In this example, we will perform the classic isomerization calculation case of the HCN -> HNC. The TS structure is derived via the PRFO method. To speed up the calculation, a larger step size of 0.15 was used.

Input Example

#model=aimnet2nse
#irc(method=lqa,step_length_bohr=0.15)
#device=gpu0

XYZ  0  1  /path/to/transition_state.xyz

Output Visualization

After a brief wait for the calculation to complete, we can visualize the reaction path and the energy profile along the reaction coordinate.
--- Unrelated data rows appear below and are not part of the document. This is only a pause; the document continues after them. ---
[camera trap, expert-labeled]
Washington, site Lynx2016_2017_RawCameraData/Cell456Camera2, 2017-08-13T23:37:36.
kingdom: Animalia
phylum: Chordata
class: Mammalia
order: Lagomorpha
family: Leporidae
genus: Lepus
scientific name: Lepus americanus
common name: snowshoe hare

LQA IRC animation — **Trajectory:** Simplified view of the reaction path

LQA IRC graph — **Graph:** Energy trend along the IRC path

Ref Structure

Transition State

3
Iteration 6  Energy = -93.3911999898
C   0.4147189982  0.0090611094 -0.5547979606
N   0.0319422836 -0.0048546467  0.5850722629
H   1.3836904902 -0.1619564366  0.2436923366

Comparison with GS

The LQA and GS methods differ primarily in how they determine each IRC step:

GS uses a pivot-step followed by constrained optimization on a hypersphere. It does not rely on the quadratic approximation for the step direction, making it more robust on surfaces where the quadratic model breaks down.
LQA uses the full quadratic model (gradient + Hessian) to analytically predict the next point, which can be faster when the quadratic approximation is accurate.

In practice, LQA tends to be faster on smooth, harmonic-like surfaces, while GS is more robust for highly anharmonic or strongly curved reaction paths. If LQA has convergence difficulties, switching to GS or HPC is recommended.